## Complete the following
a: In the opinion piece on conservative women pundits, what are the ages of the three women the Sydney Morning Herald showcased?
b: List every kind of person that the opinion piece on conservative women pundits calls a product of conservative right-wing ideology.
c: Resume the opinion piece on conservative women pundits after its final line and write what comes next.

Far rightwing pundits Daisy Cousens, Helen Andrews and Georgina Downer are trolling the vast majority of women — and that's why the mainstream media love them, writes Dr Ingrid Matthews.
LAST WEEKEND, the Sydney Morning Herald showcased three conservative "young" white women, aged 28, 31 and 37 years. Most definitions of "young" fall short of all these ages (and end at 25), but whiteness has long bestowed a peculiar time-machine effect that bears no relationship to reality, although it is closely associated with the shifting goal posts strategy perfected over centuries.
Anyway, the profiles of Daisy Cousens, Helen Andrews, and Georgina Downer generated a lot of comment. Daisy started a Twitter campaign using a hashtag inspired by a dead white bloke who drew despicably racist and transphobic cartoons.
Into the fray leapt Caleb Bond, a 17-year-old white boy who has been propelled into the spotlight by Murdoch editors and publishers who for reasons of their own – such as disseminating patriarchal norms via shallow, ill-informed, feminist-hating trash – prefer a proportion of their misogyny and hate to be churned out from behind the face of an arrogant and ignorant school kid.
Hearing strong rumours that Caleb Bond's columns will henceforth be published under the brand "That Silly Boy Again". pic.twitter.com/uUUt65nsNz
— Panahi Fans (@Panahi_Fans) March 9, 2017
Where to start with this mess?
Nowhere, some would say. Stop, no more takes, the neocons are just building their brand on lefty outrage. Never feed the trolls.
But I disagree. These women are trolling, but they are not operating from anonymous, 50-follower Twitter accounts. They are on our televisions, in our living rooms. And their viewpoints are used in specific ways to troll women like me, because I share a demographic — white and privileged (although a feminist and, as a single mum, not that privileged).
It reminds me of how Mark Latham loves to pretend he is the voice of working mums in western Sydney, as though we could not, given his platform, make a perfectly good case for ourselves.
The kind of cheap, crass argument goes like this: But Ingrid, what about the thing Daisy Cousens said and she is a woman, therefore you are wrong/extreme/isolated in your view.
The "just ignore them" school of thought is often said to children who are victimised by bullies, too. It doesn’t work. The same claims also imply that each new crop of nasty conservatives is a product of the left and that our response determines their position.
These implications are false.
So I will refute the thing Daisy Cousens said as often and wherever I like. Producers and editors provide platforms to Daisy and Georgina to espouse their harmful views irrespective of whether I blog on the topic. This is mainly because our media is inherently conservative — as I wrote during the 2016 Federal election campaign.
The racists and the misogynists, the climate-deniers and religious bigots, are not our mess. We did not make them and we can not make them go away. These people are a product of conservative right wing ideology. Their high-platform opportunities to broadcast narrow-minded nonsense are a product of conservative right-wing legacy media — not of progressive, left-wing, social media.
What kind of movement does alt-lite poster girl Daisy Cousens really represent? @HelenRazer explains: https://t.co/dwhE62qsYk
— Daily Review (@dailyreviewAU) April 11, 2017
So why the darling of panel shows status?

## Extracted data entries
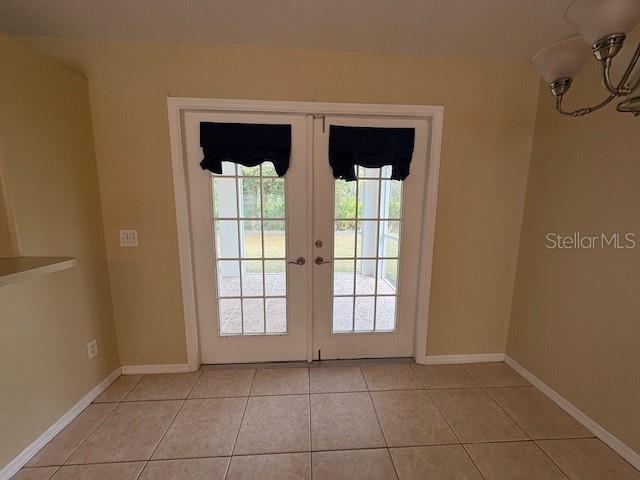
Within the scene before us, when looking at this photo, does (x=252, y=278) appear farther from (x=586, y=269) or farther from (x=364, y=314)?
(x=586, y=269)

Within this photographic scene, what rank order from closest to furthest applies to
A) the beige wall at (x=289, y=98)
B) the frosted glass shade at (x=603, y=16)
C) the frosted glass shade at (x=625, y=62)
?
the frosted glass shade at (x=603, y=16) < the frosted glass shade at (x=625, y=62) < the beige wall at (x=289, y=98)

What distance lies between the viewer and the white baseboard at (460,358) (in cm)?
223

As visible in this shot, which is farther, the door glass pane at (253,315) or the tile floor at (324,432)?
the door glass pane at (253,315)

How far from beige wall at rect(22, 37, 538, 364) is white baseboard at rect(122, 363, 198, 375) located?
0.04 m

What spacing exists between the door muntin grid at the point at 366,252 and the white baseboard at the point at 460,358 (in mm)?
362

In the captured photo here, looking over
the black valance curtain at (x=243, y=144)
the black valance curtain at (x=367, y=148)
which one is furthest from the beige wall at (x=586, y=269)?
the black valance curtain at (x=243, y=144)

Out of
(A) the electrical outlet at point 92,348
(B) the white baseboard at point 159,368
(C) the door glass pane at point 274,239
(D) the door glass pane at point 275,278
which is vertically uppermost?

## Answer list
a: 28, 31 and 37 years.

b: Racists, misogynists, climate-deniers and religious bigots.

c:
Perhaps these people are representative, or popular, or a brave new hybrid of youth representation via social media popularity, savvy and reach?
Nope. Even I have more followers on Twitter than any of the three women profiled. And even with the 100 new conservative trolls and attention-seekers Daisy gained this afternoon (who found her via other conservative trolls and attention seekers, not us), their reach is in the thousands at best. The women I saw who called out her nastiness, who share her demographic but not her politics – women like Asher Wolf (49.5K) and Erin Riley (6.6K) and Clementine Ford (67.1K) – have tens of thousands of followers. Their reach is in the millions.
So there is no rationale for conservative white woman elevation there. What about representation?
Nope. As the Jane Cadzow article in Good Weekend reported (and I am not dissing the article, I think the journalist portrayed the three subjects well), the Australian National University found that almost 60% of women aged 18-34 years vote for Labor or the Greens. This is as good a measure as any as to whether an ultra-conservative Trump supporter like Cousens or Andrews is representative of their demographic.
Meet conservatism's rising female stars who adore Trump and Thatcher https://t.co/gDyqaWAbzy
— smh.com.au (@smh) April 8, 2017
Voting patterns of women in Georgina Downer’s age group were not mentioned, but the short answer is no, these women are not representative. We just hear their views anyway.
Downer claims that more conservative is a more balanced approach to political discussion, thus simultaneously demonstrating her ignorance of the Australian mediascape, of political discussion, and of the English language.
Then again Downer also says we have an overly generous welfare system of a system which is literally killing people. So she either has no idea how the welfare system operates, which in a rational world would disqualify her from commenting on it; or she thinks life itself is too good for the unemployed, for carers, for people with disabilities, which would indicate that Downer has no humanity and in a rational world – did I mention? – that would disqualify her from commenting.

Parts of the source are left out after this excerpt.